I ran into this today testing my new battery weather station. I’m getting ready to deploy a new low power weather station for my parents house using an Argon, a few sensors, and a big LiPoly battery plugged directly into the Argon. The Argon is plugged into a USB 5W solar panel. It had been running my charge test for about 24 hours, and then stopped checking in (it should wake every 15 minutes, send me some weather data, go back to sleep using ULTRA_LOW_POWER).

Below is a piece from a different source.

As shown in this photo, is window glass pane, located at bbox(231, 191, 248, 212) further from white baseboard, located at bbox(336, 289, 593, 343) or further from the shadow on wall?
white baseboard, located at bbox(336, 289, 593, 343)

When I went to look at it, it was flashing rapid light blue, the core was connected, but couldn’t finish the handshake is what I got to. I was able to reset using the reset button and it reconnected fine after that. Given the battery drain when I hit reset, it was in that state for the full hour (not much sun this afternoon). Is there a way to time limit this potential error so the unit either goes back to sleep OR resets if it fails for more than a few seconds/minutes? This could be pretty bad as this unit is going into a place where it will be impossible to even recognize this happened, much less fix it (it will be in a sealed box for weather and stuck under the panel away from people).
I’d recommend some sort of hardware watchdog for scenarios like this. There is a very guide how to do this via an application note from Rick: AN023 Watchdog Timers | Datasheets | Particle
I personally use the AB1805-LiPo version with very good success. I now have a lot more confidence in deploying Particle Devices as it will do a deep reset (power down for 30 seconds) if it is unable to connect. I believe this is the same circuitry within the Tracker and therefore comes will supported with libraries for a much more straightforward and simple implementation of a hardware watchdog instead of your own home brew version.
I like that, I have a design with it, but for times sake (my parents head home in a few days) I was going to try to skip the extra circuit (PCB would take too long). I have a feather doubler with my connectors on one side, the Argon on the other. I'll just live with this until I can get the new feather PCB ordered and tested.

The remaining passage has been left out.